## What is needed
Rewrite every row below as a JSON list of strings, with one string per line and no blank lines.

## Given entries

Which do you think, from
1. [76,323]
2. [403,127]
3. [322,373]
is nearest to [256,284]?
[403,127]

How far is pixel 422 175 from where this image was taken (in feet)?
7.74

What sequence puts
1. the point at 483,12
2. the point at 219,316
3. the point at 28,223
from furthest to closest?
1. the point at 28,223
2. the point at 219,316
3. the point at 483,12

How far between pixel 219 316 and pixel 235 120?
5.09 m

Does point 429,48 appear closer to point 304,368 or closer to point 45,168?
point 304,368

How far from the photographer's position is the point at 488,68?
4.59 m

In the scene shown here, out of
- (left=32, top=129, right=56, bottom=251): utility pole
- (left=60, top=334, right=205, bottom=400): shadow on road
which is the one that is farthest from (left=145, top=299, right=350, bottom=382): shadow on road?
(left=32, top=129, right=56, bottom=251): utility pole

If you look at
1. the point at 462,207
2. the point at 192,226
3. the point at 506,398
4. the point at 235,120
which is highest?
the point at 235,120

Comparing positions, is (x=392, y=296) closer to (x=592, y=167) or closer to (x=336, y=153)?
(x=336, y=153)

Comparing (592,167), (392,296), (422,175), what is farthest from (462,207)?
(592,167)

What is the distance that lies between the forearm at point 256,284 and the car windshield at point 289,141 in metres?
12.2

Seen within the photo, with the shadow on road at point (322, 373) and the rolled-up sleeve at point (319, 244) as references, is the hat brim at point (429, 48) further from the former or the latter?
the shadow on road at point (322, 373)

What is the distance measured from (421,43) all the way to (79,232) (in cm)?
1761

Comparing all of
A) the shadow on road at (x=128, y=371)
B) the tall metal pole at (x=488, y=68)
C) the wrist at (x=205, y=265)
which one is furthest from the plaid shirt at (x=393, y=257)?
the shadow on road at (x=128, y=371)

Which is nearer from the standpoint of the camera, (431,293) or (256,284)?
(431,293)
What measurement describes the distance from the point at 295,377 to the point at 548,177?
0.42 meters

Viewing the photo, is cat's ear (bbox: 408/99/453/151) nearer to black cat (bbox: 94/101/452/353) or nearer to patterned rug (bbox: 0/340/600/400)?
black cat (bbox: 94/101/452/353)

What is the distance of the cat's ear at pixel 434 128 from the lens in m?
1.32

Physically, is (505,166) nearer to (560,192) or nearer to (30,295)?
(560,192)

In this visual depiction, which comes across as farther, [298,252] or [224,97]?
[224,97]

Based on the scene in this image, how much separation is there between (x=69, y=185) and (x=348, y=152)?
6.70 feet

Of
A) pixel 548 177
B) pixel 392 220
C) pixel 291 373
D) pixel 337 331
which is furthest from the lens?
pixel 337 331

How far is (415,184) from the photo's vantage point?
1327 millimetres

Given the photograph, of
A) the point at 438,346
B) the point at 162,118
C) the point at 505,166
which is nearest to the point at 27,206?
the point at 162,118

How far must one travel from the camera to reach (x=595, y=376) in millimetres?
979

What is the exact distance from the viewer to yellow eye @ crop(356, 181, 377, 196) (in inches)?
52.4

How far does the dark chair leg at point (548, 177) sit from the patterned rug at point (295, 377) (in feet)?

## Exercise result
[
  "Which do you think, from",
  "1. [76,323]",
  "2. [403,127]",
  "3. [322,373]",
  "is nearest to [256,284]?",
  "[403,127]",
  "How far is pixel 422 175 from where this image was taken (in feet)?",
  "7.74",
  "What sequence puts",
  "1. the point at 483,12",
  "2. the point at 219,316",
  "3. the point at 28,223",
  "from furthest to closest?",
  "1. the point at 28,223",
  "2. the point at 219,316",
  "3. the point at 483,12",
  "How far between pixel 219 316 and pixel 235 120?",
  "5.09 m",
  "Does point 429,48 appear closer to point 304,368 or closer to point 45,168?",
  "point 304,368",
  "How far from the photographer's position is the point at 488,68?",
  "4.59 m",
  "In the scene shown here, out of",
  "- (left=32, top=129, right=56, bottom=251): utility pole",
  "- (left=60, top=334, right=205, bottom=400): shadow on road",
  "which is the one that is farthest from (left=145, top=299, right=350, bottom=382): shadow on road?",
  "(left=32, top=129, right=56, bottom=251): utility pole",
  "If you look at",
  "1. the point at 462,207",
  "2. the point at 192,226",
  "3. the point at 506,398",
  "4. the point at 235,120",
  "which is highest?",
  "the point at 235,120",
  "Comparing positions, is (x=392, y=296) closer to (x=592, y=167) or closer to (x=336, y=153)?",
  "(x=336, y=153)",
  "Comparing (592,167), (392,296), (422,175), what is farthest from (462,207)?",
  "(592,167)",
  "What is the distance that lies between the forearm at point 256,284 and the car windshield at point 289,141 in metres?",
  "12.2",
  "Seen within the photo, with the shadow on road at point (322, 373) and the rolled-up sleeve at point (319, 244) as references, is the hat brim at point (429, 48) further from the former or the latter?",
  "the shadow on road at point (322, 373)",
  "What is the distance measured from (421,43) all the way to (79,232) (in cm)?",
  "1761",
  "Comparing all of",
  "A) the shadow on road at (x=128, y=371)",
  "B) the tall metal pole at (x=488, y=68)",
  "C) the wrist at (x=205, y=265)",
  "which one is furthest from the plaid shirt at (x=393, y=257)?",
  "the shadow on road at (x=128, y=371)",
  "Which is nearer from the standpoint of the camera, (431,293) or (256,284)?",
  "(431,293)",
  "What measurement describes the distance from the point at 295,377 to the point at 548,177?",
  "0.42 meters",
  "Viewing the photo, is cat's ear (bbox: 408/99/453/151) nearer to black cat (bbox: 94/101/452/353) or nearer to patterned rug (bbox: 0/340/600/400)?",
  "black cat (bbox: 94/101/452/353)",
  "What is the distance of the cat's ear at pixel 434 128 from the lens in m?",
  "1.32",
  "Physically, is (505,166) nearer to (560,192) or nearer to (30,295)?",
  "(560,192)",
  "In this visual depiction, which comes across as farther, [298,252] or [224,97]?",
  "[224,97]",
  "Based on the scene in this image, how much separation is there between (x=69, y=185) and (x=348, y=152)?",
  "6.70 feet",
  "Of",
  "A) pixel 548 177",
  "B) pixel 392 220",
  "C) pixel 291 373",
  "D) pixel 337 331",
  "which is furthest from the lens?",
  "pixel 337 331",
  "How far is (415,184) from the photo's vantage point?",
  "1327 millimetres",
  "Given the photograph, of",
  "A) the point at 438,346",
  "B) the point at 162,118",
  "C) the point at 505,166",
  "which is nearest to the point at 27,206?",
  "the point at 162,118",
  "How far must one travel from the camera to reach (x=595, y=376) in millimetres?",
  "979",
  "What is the exact distance from the viewer to yellow eye @ crop(356, 181, 377, 196) (in inches)?",
  "52.4",
  "How far does the dark chair leg at point (548, 177) sit from the patterned rug at point (295, 377) (in feet)?"
]